* **READING PASSAGE**

# What is a certificate of discharge from capital gains tax all about?



## agencydude (5 Apr 2006)

Hi,

I'm currently selling my house . I got a letter from my solicitor today to say I have to get a certificate of discharge from capital gains tax as I sold my house for over €500k.

To get this document will cost me €200 plus vat.

Whats this document for and why is it so expensive?


----------



## ClubMan (5 Apr 2006)

Are you sure it's not [broken link removed]?


----------



## agencydude (5 Apr 2006)

Hi Clubman,
Thanks for reply. The solicitor definitely said 'capital gains tax' in the  letter.

I'll have to ask them is this what they really mean.

cheers


----------



## ClubMan (5 Apr 2006)

I remember my mother having to obtain a certificate of clearance for Capital Taxes (which I presume covers _Capital Gains _and _Capital Acquisition Tax _including _Gift Tax _and _Inheritance Tax_) from the _Capital Taxes Division of Revenue _in _Dublin Castle _if I recall correctly) in relation to my father's estate after he died. Perhaps it's a general capital taxes clearance cert to show that nothing is owed? Not sure why a house sale price of €500K. Your solicitor really should be able to explain this better to you.

* **DATASET CONTENT**
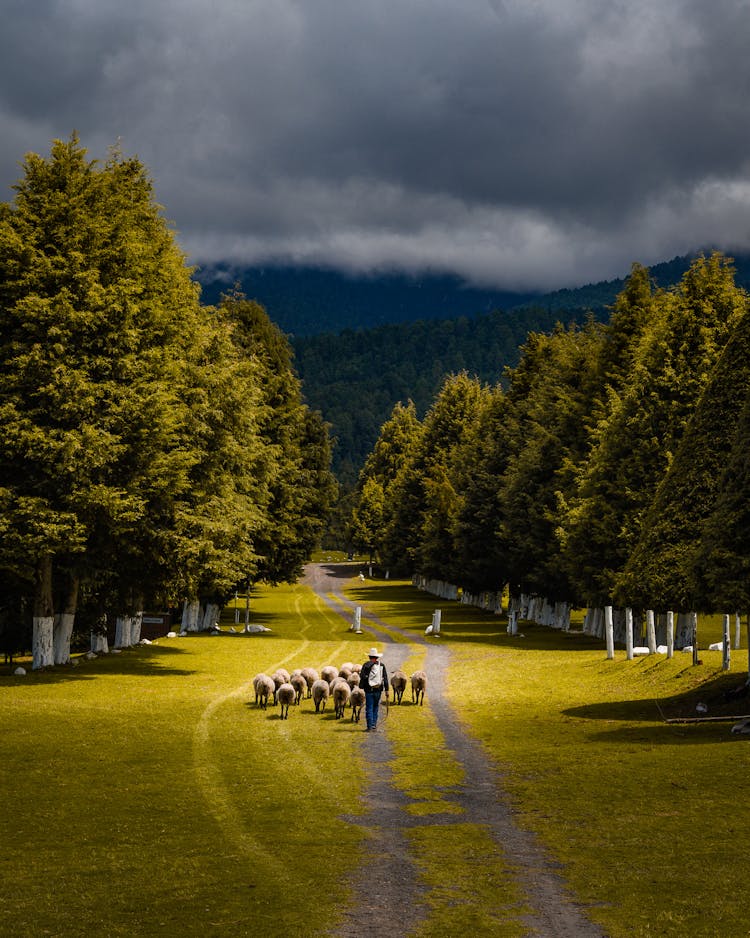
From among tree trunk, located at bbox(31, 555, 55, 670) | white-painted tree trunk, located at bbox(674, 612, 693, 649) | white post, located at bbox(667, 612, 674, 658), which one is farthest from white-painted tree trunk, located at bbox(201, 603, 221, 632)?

* **WRITTEN EXERCISE**
Answer these questions from the forum thread about the capital gains tax discharge certificate.
(a) What sale price, according to the solicitor's letter, makes the certificate necessary?
(b) How much will obtaining the document cost?
(c) From which division of Revenue, and at what location, did ClubMan's mother obtain a clearance certificate?

* **RESPONSE**
(a) Over €500k.
(b) €200 plus VAT.
(c) The Capital Taxes Division of Revenue in Dublin Castle.